Laporan Wartawan TribunSolo.com, Zharfan Muhana

TRIBUNSOLO.COM, KLATEN - Sebanyak lima Satuan Pelaksana Pemenuhan Gizi (SPPG) di Kabupaten Klaten disetop sementara operasionalnya setelah muncul sejumlah kejadian menonjol, mulai dari dugaan keracunan hingga temuan menu basi yang dipermasalahkan penerima manfaat program.

Koordinator Wilayah (Korwil) Badan Gizi Nasional (BGN) Klaten, Yoga Angga Pratama, mengatakan keputusan suspend dilakukan sambil menunggu hasil evaluasi menyeluruh terhadap masing-masing SPPG.

Lima SPPG Dievaluasi usai Temuan Dugaan Keracunan

Yoga menjelaskan, evaluasi dilakukan melalui kepala masing-masing SPPG untuk menentukan kelayakan operasional ke depan.

"SPPG yang terkena suspen sejumlah 5 SPPG, hari ini akan kami evaluasi melalui kepala SPPG," ujarnya usai rapat evaluasi MBG di Kabupaten Klaten, Kamis (7/5/2026).

Menurutnya, penghentian sementara operasional berlaku hingga hasil evaluasi keluar dan menjadi dasar keputusan lanjutan.

"Yang nantinya hasil evaluasi ini menentukan, kapan mereka bisa operasional kembali," jelasnya.

SPPG - Ilustrasi dapur Satuan Pelaksana Pemenuhan Gizi (SPPG), belum lama ini. Sebanyak lima SPPG di Kabupaten Klaten disetop sementara operasionalnya
SPPG - Ilustrasi dapur Satuan Pelaksana Pemenuhan Gizi (SPPG), belum lama ini. Sebanyak lima SPPG di Kabupaten Klaten disetop sementara operasionalnya (TribunSolo.com/Zharfan Muhana)

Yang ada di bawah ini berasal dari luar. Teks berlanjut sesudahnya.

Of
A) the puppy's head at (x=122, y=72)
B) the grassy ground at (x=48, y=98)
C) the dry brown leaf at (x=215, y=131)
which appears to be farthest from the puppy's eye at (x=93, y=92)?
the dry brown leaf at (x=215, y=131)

Bisa Beroperasi Lagi Jika Penuhi Persyaratan

BGN menegaskan, lima SPPG yang disuspend masih memiliki kesempatan untuk kembali beroperasi apabila mampu memenuhi seluruh persyaratan dan standar yang diminta.

"Apabila mereka apabila SPPG yang terkena suspen melaksanakan apa yang kita minta seperti persyaratan-persyaratan yang kita minta, maka SPPG boleh beroperasional kembali," kata Yoga.

Namun, apabila hasil evaluasi menunjukkan standar belum dipenuhi, operasional belum akan diizinkan kembali.

"Akan tetapi apabila nanti belum bisa memenuhi persyaratan yang kami minta, maka tidak akan kami operasionalkan terlebih dahulu," imbuhnya.

Baca juga: Operasional 5 SPPG di Klaten Disetop Sementara usai Adanya Kejadian Menonjol, Akan Dievaluasi

Temuan Menu Basi hingga Saluran Air Tidak Sesuai SOP

Yoga mengungkapkan, keputusan suspend tidak hanya dipicu dugaan keracunan dan menu basi, tetapi juga hasil pengecekan lapangan yang menemukan beberapa fasilitas belum sesuai standar operasional prosedur (SOP).

Temuan tersebut meliputi instalasi pengolahan air limbah (IPAL) dan saluran air yang dinilai tidak layak.

Kelima SPPG yang disuspend, diungkapkan karena adanya kejadian menonjol.

Seperti dugaan keracunan, dan adanya temuan menu basi yang sempat dipermasalahkan penerima manfaat.

Selain itu, kondisi saluran air yang tidak sesuai dinilai berpotensi memunculkan persoalan baru apabila tidak segera ditangani.

"Maka dari itu kami minta untuk perbaiki salurannya, maka juga kami berhentikan terlebih dahulu. Karena saluran air yang tidak sesuai membludak dan lain-lain itu menimbulkan permasalahan baru lagi apabila tidak ditangani terlebih dahulu," pungkasnya.